Nursing pioneer (1885-1952)

Rae Landy (June 27, 1885, Lithuania – March 5, 1952, Cleveland, OH) was a nursing pioneer. She was one of the first two American nurses (along with Rose Kaplan) sent to Palestine by Hadassah in 1913.

==Early life==
Landy (born Rachel) was the daughter of Rabbi Jacob and Eva (Gross) Landy. Together with her three sisters and three brothers, the family immigrated to Cleveland, Ohio, in 1888.

==Nursing career==
In 1904, Landy was part of the first class of nursing students sponsored by the Jewish Women's Hospital Association (later Mount Sinai Hospital) in Cleveland. In 1913, Landy was personally recruited by Henrietta Szold, the founder of Hadassah, to travel to Palestine and start a visiting nurse service. Together with Rose Kaplan, Landy opened a settlement house to train young women in nursing, first aid, and hygiene. She remained in Palestine until the outbreak of World War One caused Hadassah to suspend the program.

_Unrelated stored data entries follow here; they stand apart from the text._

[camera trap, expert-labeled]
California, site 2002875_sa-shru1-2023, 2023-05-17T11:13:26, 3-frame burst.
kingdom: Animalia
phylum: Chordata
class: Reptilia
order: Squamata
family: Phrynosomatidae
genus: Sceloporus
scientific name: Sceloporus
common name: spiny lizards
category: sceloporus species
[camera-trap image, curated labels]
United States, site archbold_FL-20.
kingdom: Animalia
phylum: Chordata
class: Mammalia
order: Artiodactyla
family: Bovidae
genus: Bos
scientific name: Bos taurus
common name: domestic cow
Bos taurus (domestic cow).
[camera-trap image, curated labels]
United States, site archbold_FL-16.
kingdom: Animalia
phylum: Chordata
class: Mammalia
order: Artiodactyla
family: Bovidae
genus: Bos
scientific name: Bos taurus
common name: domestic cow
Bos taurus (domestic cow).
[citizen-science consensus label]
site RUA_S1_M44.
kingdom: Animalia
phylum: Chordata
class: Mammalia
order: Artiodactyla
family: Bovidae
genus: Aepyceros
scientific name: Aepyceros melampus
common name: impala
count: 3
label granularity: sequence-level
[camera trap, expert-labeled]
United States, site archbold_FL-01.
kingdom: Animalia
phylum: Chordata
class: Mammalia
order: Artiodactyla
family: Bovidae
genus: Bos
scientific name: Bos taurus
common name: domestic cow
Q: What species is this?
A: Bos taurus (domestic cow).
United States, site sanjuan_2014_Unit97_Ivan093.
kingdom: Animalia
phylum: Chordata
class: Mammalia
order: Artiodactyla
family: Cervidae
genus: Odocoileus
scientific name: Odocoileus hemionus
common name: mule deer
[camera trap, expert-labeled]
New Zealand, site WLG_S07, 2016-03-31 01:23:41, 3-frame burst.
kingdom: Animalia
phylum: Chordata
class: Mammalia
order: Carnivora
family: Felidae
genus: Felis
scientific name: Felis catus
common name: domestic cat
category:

Landy began her long career with the United States Army Nurse Corps in 1918. She served overseas with the American Expeditionary Forces in Germany, Belgium, and France, as well as in the Philippines during the 1930s. She rose through the ranks, serving at the headquarters of the Second Corps Area at Governors Island in New York and Crile General Hospital in Cleveland. She retired in 1944 as a lieutenant colonel, the second highest rank in the Army Nursing Corps. Landy is buried at Arlington National Cemetery.